I happen to know this gigantic man-child personally, and I must say, I'm thoroughly unimpressed.
Under a bulky exterior lies a harmless imbecile, who one time porked a fat lesbian, resulting in a pregnancy scare in college. At the end of the story, it turns out it was either gas or a yeast infection and she only put up with him was to get revenge or something. Nevertheless, the dirty happened. They porked. The woman was panting heavily, and the sweat dripped off her brow like the fat draining out of a hamburger roasting on the George Foreman Grill. Then the sweat began to soak through the ass area of her aqua blue pantyhose, making a stain across her ass that was precisely in the shape of the continent of Africa. They porked in every imaginable position, using every piece of college paraphernalia, every football prop and bong some creative, hideous way.

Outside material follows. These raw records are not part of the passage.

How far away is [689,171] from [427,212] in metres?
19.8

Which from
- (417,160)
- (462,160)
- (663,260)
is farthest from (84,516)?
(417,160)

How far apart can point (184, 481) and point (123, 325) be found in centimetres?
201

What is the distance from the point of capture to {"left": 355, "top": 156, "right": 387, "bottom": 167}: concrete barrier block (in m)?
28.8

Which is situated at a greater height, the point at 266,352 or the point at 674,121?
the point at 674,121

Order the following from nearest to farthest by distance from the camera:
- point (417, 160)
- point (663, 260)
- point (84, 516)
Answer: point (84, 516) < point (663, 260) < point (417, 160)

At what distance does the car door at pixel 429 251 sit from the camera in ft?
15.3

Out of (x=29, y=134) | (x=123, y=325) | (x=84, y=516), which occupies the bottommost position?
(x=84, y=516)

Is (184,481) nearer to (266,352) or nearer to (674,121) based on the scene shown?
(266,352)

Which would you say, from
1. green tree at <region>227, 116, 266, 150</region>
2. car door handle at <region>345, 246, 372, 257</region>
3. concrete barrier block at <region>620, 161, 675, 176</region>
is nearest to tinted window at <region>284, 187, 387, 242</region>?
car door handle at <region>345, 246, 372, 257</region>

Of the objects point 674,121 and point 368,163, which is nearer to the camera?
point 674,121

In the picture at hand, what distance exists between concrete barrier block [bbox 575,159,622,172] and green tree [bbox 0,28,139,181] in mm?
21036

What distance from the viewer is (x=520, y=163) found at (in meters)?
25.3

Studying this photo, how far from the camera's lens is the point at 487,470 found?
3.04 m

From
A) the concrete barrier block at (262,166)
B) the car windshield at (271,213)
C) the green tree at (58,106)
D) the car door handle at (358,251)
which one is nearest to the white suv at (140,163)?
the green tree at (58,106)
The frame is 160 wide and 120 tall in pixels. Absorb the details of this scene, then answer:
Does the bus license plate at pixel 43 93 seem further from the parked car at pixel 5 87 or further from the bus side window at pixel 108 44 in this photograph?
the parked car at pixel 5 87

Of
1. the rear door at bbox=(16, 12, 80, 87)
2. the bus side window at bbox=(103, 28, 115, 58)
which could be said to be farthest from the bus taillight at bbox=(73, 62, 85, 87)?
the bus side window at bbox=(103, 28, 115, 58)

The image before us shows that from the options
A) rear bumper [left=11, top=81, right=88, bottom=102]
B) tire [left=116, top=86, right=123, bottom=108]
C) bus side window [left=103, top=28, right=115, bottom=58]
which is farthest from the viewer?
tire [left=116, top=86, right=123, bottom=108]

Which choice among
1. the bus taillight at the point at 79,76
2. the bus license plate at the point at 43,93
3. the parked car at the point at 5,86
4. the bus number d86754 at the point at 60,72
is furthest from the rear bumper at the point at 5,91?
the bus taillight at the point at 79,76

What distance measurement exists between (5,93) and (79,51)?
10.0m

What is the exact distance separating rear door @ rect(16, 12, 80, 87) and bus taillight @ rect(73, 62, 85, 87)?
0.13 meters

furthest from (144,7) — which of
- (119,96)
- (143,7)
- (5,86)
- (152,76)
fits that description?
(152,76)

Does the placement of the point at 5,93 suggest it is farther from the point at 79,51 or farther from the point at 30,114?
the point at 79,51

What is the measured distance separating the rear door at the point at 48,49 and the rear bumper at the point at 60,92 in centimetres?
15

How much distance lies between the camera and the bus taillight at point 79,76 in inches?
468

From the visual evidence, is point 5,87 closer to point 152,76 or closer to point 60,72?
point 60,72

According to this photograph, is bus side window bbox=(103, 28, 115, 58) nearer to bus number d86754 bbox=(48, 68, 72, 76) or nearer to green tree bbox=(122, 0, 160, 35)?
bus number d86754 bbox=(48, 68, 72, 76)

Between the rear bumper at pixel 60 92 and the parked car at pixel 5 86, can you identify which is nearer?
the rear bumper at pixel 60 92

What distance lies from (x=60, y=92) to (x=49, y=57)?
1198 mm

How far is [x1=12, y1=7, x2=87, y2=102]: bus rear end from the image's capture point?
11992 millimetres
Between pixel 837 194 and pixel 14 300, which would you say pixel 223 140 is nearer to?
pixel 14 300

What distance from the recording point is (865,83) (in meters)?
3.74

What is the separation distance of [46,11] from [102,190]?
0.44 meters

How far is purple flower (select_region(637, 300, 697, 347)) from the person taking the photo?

At one point he had an entire rolled up yoga mat up the fat lady’s butt, making it look like Africa on a stick! (An image I have only begun to scour from my brain with a heavy dose of bashing my skull into the living room wall repeatedly) For the most part, I don't think Yves regrets the whole ordeal one bit.
So to anybody who ever sees this clumsy ape of a man hobbling or driving down the street, (he shouldn't be hard to spot, he's about 6'8" and he has a purple cast on his leg, seeming to only proclaim his "alleged" homosexuality to the world and his borrowed '87 Nissan butt-mobile is also a blinding shade of mauve) I can only give you one piece of advice: run. Run far away as fast as you can and never look back because you may be next.